Other criticisms concern Weast’s attitude.
“He’s been excessively political and heavy-handed,” said Phil Andrews, the only council member to have served throughout Weast’s tenure. “It is simply wrong for him to suggest that the system will go downhill if he doesn’t get the money he’s asking for.”
And others worry about how he’s handling the kids.
“Every student has to count,” said Kay Romero, president of the county’s PTA. “When one student leaves without a diploma, then there has been a school system failure for that particular student. Dr. Weast has to acknowledge that and do something about it.”
Weast declined through a spokesman to be interviewed for this article.
But according to his carefully crafted narrative — one that has attracted national accolades despite doubts at home — he has done plenty. Graduation rates may be falling, he says, but the county has been challenged by unprecedented growth in low-income and non-English-speaking students, and their graduation rates still remain above national averages. SAT scores may be down, but participation is up, and the number of students taking college-level Advanced Placement classes has nearly quadrupled. Among black and Hispanic students, AP participation has multiplied nearly tenfold.
In other words, and in a phrase that caused Weast some embarrassment in 2008, his district is “the cream of the crap” — or pretty good, considering that public education throughout the country ought to be much better.
“What he has done has definitely been worth the doubling of the cost,” said Councilman Mike Knapp, citing the decade’s demographic changes, which have polarized wealth in the county. “Undoubtedly, without the increases, you’d have seen far more variability in test scores and in the graduation rate, and that would’ve been a huge problem for the people in this county.”
But despite the influx of dollars, and despite Weast’s own almost oppressive optimism, his is a lesson familiar to urbanizing districts across the country: The successes, at best, are incomplete.
A controversial and expensive move in the early part of the decade to shrink class size in low-income elementary schools did produce well-publicized gains in test scores, for example. But those early gains have not kept up as the students have grown older.
By the time the 2004 class of third-graders reached eighth grade last year, reading scores improved across demographic groups, but their math scores diverged.
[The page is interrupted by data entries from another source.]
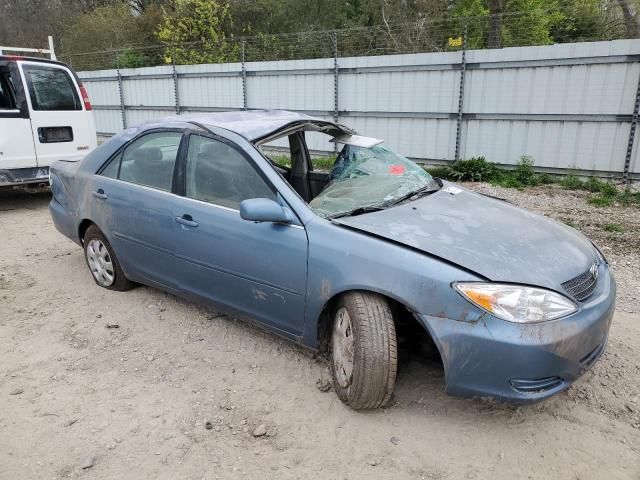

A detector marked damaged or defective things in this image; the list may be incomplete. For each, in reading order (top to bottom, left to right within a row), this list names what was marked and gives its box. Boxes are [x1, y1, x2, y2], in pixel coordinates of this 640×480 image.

damaged blue sedan [50, 110, 616, 410]
dented hood [332, 183, 596, 288]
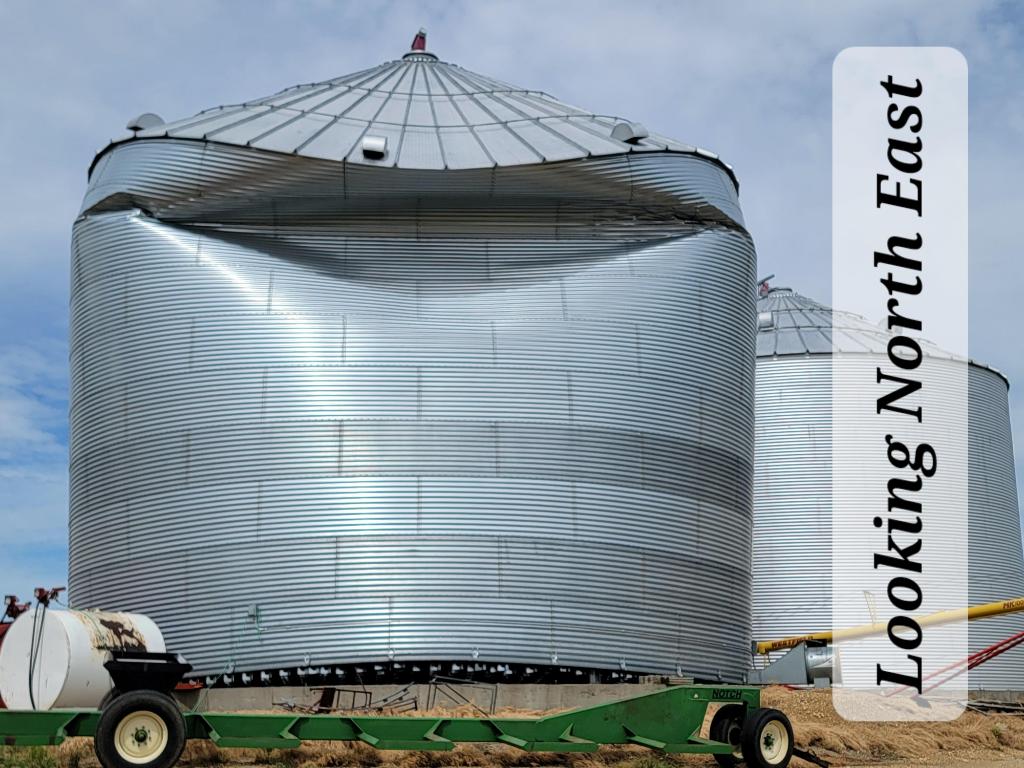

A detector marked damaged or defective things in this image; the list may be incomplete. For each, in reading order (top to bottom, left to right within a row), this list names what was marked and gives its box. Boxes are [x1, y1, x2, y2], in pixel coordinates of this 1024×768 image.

crumpled metal siding [66, 140, 753, 679]
crumpled metal siding [753, 290, 1024, 688]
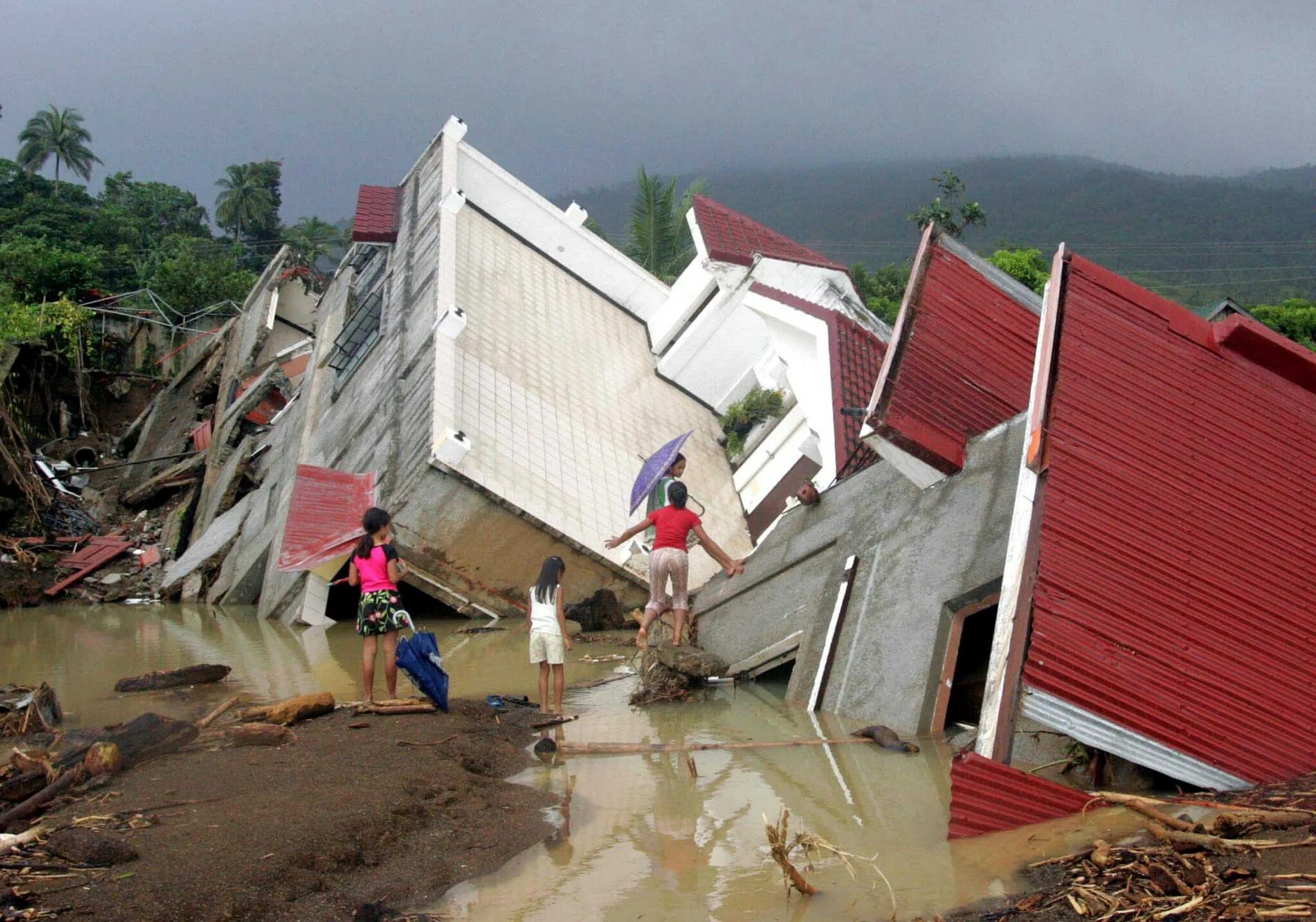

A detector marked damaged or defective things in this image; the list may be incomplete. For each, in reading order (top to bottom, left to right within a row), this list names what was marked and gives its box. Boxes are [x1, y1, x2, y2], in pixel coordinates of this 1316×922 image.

broken concrete slab [160, 497, 253, 597]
White and Asian students stayed about the same, with about 90 percent of them passing standardized math tests by 2009. But not even 60 percent of their black and Hispanic peers achieved the same results, falling almost 10 percentage points since their third-grade highs.
Similar patterns exist at the high school level, where achievement gaps linger on standardized tests required for graduation.
The question left for the County Council, staring at Weast’s bold request, is whether incomplete gains sold as progress are good enough.
“A lot of people see him as a savior,” Ervin said. “I see him as someone who’s been very clever with the data.”